By Asbarez | Wednesday, 20 July 2016
Azatutyun.am reported Tuesday that while in Stepanakert on Saturday, Sarkisian met with a group of Artsakh activists who played a major role in the Karabakh Liberation Movement in the late 1980s and early 1990s and discussed possible territorial concessions.
Two of them told Azatutyun.am’s Armenian Service that Sarkisian solicited their views on the idea of returning to Azerbaijan districts around Karabakh that were liberated during the Artsakh war and are part of the Nagorno-Karabakh Republic.
“He asked each of us what we think,” one of the participants, Razmik Petrosian, told Azatutyun.am.

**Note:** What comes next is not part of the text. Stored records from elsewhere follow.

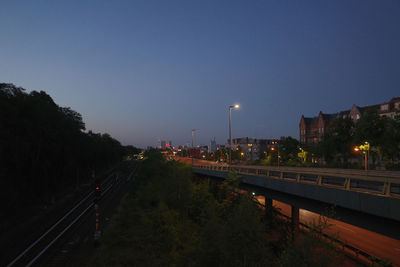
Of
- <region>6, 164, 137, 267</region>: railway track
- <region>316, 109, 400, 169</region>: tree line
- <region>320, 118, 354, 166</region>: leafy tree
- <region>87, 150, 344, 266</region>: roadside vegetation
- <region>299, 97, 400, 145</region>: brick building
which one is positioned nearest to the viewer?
<region>87, 150, 344, 266</region>: roadside vegetation

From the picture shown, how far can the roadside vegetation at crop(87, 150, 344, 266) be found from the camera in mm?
6859

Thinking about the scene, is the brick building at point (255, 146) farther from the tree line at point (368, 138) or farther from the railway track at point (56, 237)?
the railway track at point (56, 237)

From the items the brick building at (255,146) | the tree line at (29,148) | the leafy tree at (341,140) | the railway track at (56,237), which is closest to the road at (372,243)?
the railway track at (56,237)

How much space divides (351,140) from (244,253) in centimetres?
5110

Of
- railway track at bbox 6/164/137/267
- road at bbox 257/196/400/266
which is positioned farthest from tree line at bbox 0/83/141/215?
road at bbox 257/196/400/266

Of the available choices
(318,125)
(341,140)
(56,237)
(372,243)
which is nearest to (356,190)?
(372,243)

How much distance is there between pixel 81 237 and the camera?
92.2ft

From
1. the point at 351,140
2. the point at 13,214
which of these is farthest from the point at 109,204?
the point at 351,140

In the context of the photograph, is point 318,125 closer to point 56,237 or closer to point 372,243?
point 372,243

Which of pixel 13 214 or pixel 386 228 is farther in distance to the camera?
pixel 13 214

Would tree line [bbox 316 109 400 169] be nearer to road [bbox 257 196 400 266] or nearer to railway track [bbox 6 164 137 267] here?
road [bbox 257 196 400 266]

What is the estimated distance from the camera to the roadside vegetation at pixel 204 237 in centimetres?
686

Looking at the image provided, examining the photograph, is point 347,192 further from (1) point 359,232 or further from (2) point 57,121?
(2) point 57,121

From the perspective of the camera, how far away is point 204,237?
10508 mm
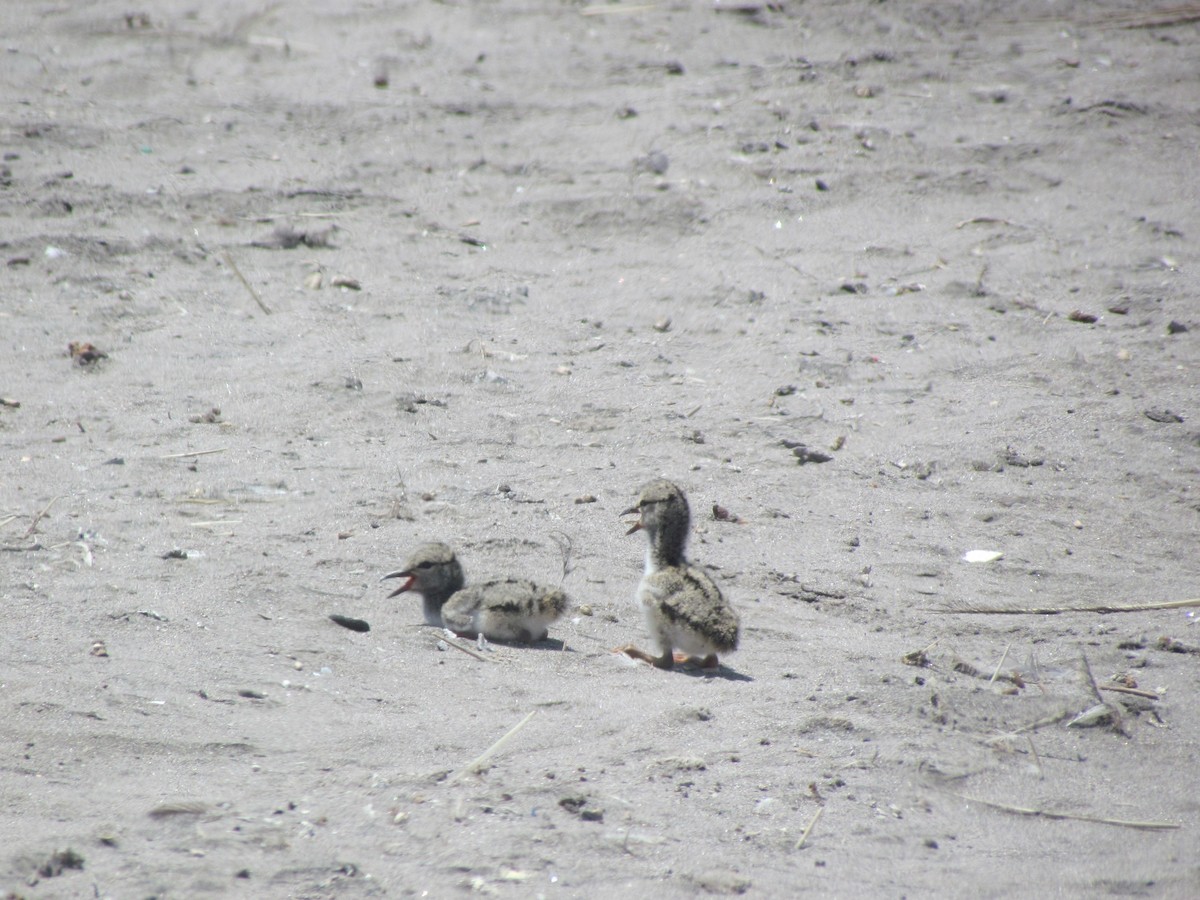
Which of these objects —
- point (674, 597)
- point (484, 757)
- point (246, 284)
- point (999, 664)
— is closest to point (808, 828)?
point (484, 757)

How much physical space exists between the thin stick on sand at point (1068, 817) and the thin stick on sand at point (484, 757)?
64.5 inches

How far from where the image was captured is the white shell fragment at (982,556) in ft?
22.0

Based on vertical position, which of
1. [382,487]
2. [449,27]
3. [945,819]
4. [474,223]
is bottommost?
[945,819]

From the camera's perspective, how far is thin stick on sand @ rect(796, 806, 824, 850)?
4.35m

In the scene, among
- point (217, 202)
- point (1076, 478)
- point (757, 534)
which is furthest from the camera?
point (217, 202)

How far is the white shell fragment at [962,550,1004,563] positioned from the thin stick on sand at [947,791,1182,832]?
2.16 m

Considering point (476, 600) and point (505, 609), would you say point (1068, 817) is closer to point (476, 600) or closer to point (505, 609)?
point (505, 609)

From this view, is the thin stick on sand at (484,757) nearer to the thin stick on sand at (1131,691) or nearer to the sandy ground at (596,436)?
the sandy ground at (596,436)

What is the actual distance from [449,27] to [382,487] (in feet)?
24.0

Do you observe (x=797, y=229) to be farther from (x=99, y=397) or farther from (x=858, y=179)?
(x=99, y=397)

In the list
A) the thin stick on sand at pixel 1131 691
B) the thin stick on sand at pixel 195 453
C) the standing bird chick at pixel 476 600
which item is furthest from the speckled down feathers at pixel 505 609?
the thin stick on sand at pixel 1131 691

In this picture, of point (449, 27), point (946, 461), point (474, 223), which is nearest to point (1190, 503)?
point (946, 461)

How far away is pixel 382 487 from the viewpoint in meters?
6.98

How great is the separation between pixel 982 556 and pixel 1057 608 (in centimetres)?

“Ninety percent of us spoke out against such concessions. Why should we make them?” said Petrosian who added that Sarkisian insisted that neither Armenia nor Karabakh are being pressured by the Russian, U.S. and French mediators to make such concessions.
Petrosian, however, surmised that Russian sale of weapons to Azerbaijan amounts to pressure and said that Armenia was being pressured by external forces to make unilateral concessions despite Sarkisian’s assertions to the contrary.
Listen to the azatutyun.am Armenian Service report.
“We have no intention to give up lands,” another Karabakh activist, Hamlet Grigorian, told Azatutyun.am.
“Neither the Armenian president nor the Karabakh president claimed the opposite,” Grigorian added saying that the topic of territorial concessions is being imposed by external forces.
According to Grigorian, concession of any Karabakh territory signifies depleting the region of Armenians, which he called unacceptable. During the same discussion, the small swath of territory that was lost during the four-day war in April was also discussed with all agreeing that it must be reclaimed.
Sarkisian’s weekend trip to Artsakh, which he cut short due to the tense situation in Armenia, is the second such excursion after one-on-one talks with his Azerbaijani counterpart Ilham Aliyev in St. Petersburg, Russia last month.
Since then, interest by highest levels of the governments representing the Minsk Group co-chairing countries has placed a greater emphasis on the conflict resolution, with, Secretary of State John Kerry and Russian Foreign Minister Sergei Lavrov discussing a Karabakh conflict resolution as recently as last Thursday.
Last week, after meeting with the leadership of Azerbaijan in Baku, Lavrov claimed that a resolution to the Nagorno-Karabakh conflict was “closer than ever.” Of course, the top Russian diplomat did not qualify this statement nor did he explain what his declaration would mean for the Nagorno-Karabakh Republic and its citizens.